Head Related Transfer Function Explorer

Justin Cray (jgc232), Mihir Marathe (mmm389), and Junpeng Wang (jw2299)

Introduction

The purpose of this final project is to implement an FPGA based head related transfer function (HRTF) system. The goal of the HRTF is sound spatialization, where a sound is played in a way such that a person wearing headphones will think the sound is coming from a location in space around their head. In practice the mock spacalization is acheived through filtering the left and right outputs of the music separately, through different FIR filters.
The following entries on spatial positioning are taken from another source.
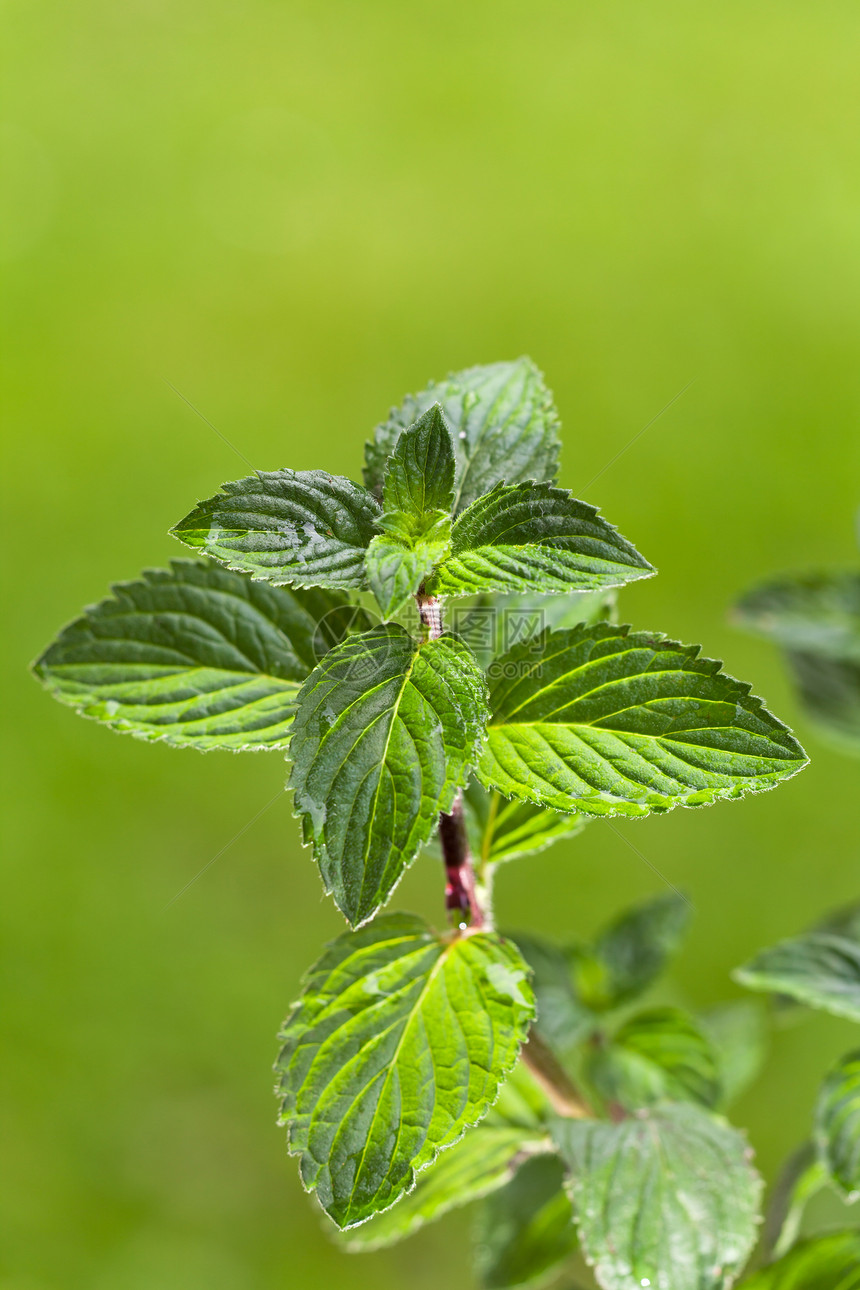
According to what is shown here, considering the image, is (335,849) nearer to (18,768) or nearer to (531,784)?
(531,784)

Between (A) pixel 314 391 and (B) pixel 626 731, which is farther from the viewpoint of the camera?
(A) pixel 314 391

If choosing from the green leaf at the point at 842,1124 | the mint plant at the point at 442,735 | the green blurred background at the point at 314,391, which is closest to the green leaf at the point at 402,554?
the mint plant at the point at 442,735

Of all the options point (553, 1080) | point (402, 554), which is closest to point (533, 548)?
point (402, 554)

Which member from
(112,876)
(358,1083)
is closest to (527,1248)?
(358,1083)

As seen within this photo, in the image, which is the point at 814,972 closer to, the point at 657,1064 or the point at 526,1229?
the point at 657,1064

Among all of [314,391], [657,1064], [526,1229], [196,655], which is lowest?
[526,1229]

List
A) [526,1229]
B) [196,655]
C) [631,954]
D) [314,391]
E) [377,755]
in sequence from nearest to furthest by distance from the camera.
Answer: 1. [377,755]
2. [196,655]
3. [526,1229]
4. [631,954]
5. [314,391]

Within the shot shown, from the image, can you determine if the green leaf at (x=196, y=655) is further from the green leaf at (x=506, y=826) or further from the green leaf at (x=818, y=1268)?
the green leaf at (x=818, y=1268)
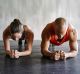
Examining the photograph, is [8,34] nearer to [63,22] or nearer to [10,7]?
[63,22]

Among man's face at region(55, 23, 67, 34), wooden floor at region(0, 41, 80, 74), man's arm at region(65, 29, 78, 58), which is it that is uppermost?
man's face at region(55, 23, 67, 34)

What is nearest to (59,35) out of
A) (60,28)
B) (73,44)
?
(60,28)

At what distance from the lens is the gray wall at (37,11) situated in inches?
157

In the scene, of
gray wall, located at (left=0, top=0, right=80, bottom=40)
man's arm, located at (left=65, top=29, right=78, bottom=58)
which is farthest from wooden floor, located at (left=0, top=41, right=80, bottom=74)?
gray wall, located at (left=0, top=0, right=80, bottom=40)

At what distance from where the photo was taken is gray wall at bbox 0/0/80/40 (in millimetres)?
3988

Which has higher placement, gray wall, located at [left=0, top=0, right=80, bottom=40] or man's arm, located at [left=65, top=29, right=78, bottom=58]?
gray wall, located at [left=0, top=0, right=80, bottom=40]

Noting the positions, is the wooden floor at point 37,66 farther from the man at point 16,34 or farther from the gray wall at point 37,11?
the gray wall at point 37,11

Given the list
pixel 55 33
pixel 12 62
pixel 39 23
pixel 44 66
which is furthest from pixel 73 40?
→ pixel 39 23

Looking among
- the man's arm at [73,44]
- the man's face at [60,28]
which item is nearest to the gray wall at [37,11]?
the man's arm at [73,44]

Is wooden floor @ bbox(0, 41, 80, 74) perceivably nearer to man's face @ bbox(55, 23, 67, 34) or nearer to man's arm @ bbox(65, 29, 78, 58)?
man's arm @ bbox(65, 29, 78, 58)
These filters are based on filters determined by researchers at UC David (see references.)

Our project utilizes HRTFs in two ways. First, the system allows a user to identify the HRTF which corresponds to their own personal head parameters. While every human has a different HRTF, we can identify a similar enough HRTF such that the user should observe very similar effects to the fully accurate HRTFs. We accomplish this through identifying similar HRTFs and having users test and validate the functions. The second functionality is playing three different sample sounds. Once we've identified a sufficent HRTF, we can emulate spacial sound using convolution and play the sound out of the audio codec of the FPGA.



High Level Design

The FPGA can be considered a soundcard in our system. The HPS is preload with the FPGA fabric with HRIR transfer function and one discrete sample of sound input at each full cycle of the FPGA state machine. The bulk of information is transferred with a shared SRAM that contains 402 32-bit entries. Once the information is ready, the FPGA does the convolution and outputs the sound directly into the audio FIFO. Beside the audio processing and output, everything else, including VGA user interface and HRIR down-selection, are done on the HPS part of the system.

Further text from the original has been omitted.